**WHAT IS EXPECTED:** Please find each line in the rows below that contains the word "slate", and copy those lines out.

Scene-based reasoning records
__________________________________________________

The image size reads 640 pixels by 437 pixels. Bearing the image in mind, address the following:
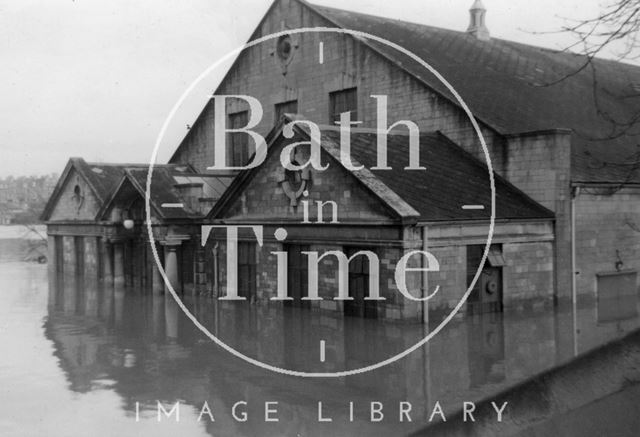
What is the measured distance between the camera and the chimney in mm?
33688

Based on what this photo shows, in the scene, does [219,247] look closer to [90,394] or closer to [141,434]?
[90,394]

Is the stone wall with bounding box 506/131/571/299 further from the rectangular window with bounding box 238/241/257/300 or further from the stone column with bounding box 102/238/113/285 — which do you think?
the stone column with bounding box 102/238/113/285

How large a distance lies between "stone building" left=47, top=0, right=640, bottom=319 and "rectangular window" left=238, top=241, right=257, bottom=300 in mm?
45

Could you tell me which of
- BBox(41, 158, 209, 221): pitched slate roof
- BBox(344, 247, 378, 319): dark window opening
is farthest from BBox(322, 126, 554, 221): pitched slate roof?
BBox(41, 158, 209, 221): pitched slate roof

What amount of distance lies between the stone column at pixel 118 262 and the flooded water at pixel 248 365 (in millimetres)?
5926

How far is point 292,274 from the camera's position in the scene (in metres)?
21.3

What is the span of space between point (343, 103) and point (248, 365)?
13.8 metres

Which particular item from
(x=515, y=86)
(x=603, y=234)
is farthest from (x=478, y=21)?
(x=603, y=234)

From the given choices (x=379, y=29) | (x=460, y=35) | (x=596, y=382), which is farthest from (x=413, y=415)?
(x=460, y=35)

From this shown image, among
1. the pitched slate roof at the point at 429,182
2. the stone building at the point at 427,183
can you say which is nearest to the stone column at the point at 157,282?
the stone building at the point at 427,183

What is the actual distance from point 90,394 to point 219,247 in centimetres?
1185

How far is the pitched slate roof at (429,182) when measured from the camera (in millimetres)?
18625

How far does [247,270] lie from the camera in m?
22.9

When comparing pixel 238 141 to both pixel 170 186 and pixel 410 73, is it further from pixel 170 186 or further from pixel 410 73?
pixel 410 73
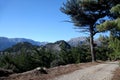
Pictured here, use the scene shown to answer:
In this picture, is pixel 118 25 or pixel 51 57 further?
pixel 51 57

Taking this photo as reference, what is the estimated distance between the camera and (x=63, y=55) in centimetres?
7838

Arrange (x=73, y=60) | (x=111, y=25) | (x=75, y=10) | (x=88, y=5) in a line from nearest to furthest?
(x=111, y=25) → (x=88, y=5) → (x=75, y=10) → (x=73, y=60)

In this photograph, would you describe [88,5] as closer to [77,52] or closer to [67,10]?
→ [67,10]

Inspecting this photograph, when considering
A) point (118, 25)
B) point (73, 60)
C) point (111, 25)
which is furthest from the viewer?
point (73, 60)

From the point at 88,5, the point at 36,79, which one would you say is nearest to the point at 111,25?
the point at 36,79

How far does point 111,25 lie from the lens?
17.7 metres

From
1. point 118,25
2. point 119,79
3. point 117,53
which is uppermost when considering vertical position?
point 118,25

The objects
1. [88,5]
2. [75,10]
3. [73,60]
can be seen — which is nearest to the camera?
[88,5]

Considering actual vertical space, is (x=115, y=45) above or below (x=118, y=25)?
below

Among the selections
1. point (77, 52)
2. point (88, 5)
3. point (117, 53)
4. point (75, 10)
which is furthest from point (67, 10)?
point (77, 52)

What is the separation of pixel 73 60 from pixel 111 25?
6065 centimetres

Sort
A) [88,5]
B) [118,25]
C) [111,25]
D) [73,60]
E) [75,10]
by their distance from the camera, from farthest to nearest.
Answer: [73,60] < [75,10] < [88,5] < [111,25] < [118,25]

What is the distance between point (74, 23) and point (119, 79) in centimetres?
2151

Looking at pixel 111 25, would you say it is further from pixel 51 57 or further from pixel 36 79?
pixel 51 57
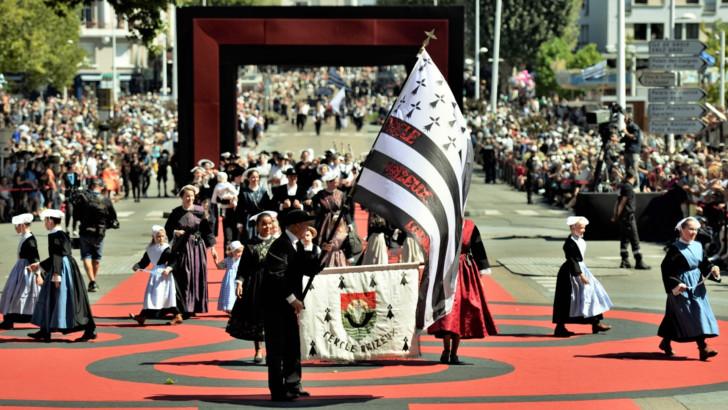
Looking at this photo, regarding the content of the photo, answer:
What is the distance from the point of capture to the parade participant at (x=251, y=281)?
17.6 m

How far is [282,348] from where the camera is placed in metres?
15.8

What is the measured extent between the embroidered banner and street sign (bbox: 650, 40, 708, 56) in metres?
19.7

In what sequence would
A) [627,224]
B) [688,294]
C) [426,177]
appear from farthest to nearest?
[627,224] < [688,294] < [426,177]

__________________________________________________

**PROBLEM SOLUTION:**
- BBox(41, 158, 209, 221): pitched slate roof
is farthest from BBox(322, 126, 554, 221): pitched slate roof?
BBox(41, 158, 209, 221): pitched slate roof
1. the pitched slate roof at the point at 429,182
How far is the pitched slate roof at (429,182) when measured from the camera (in millimetres)?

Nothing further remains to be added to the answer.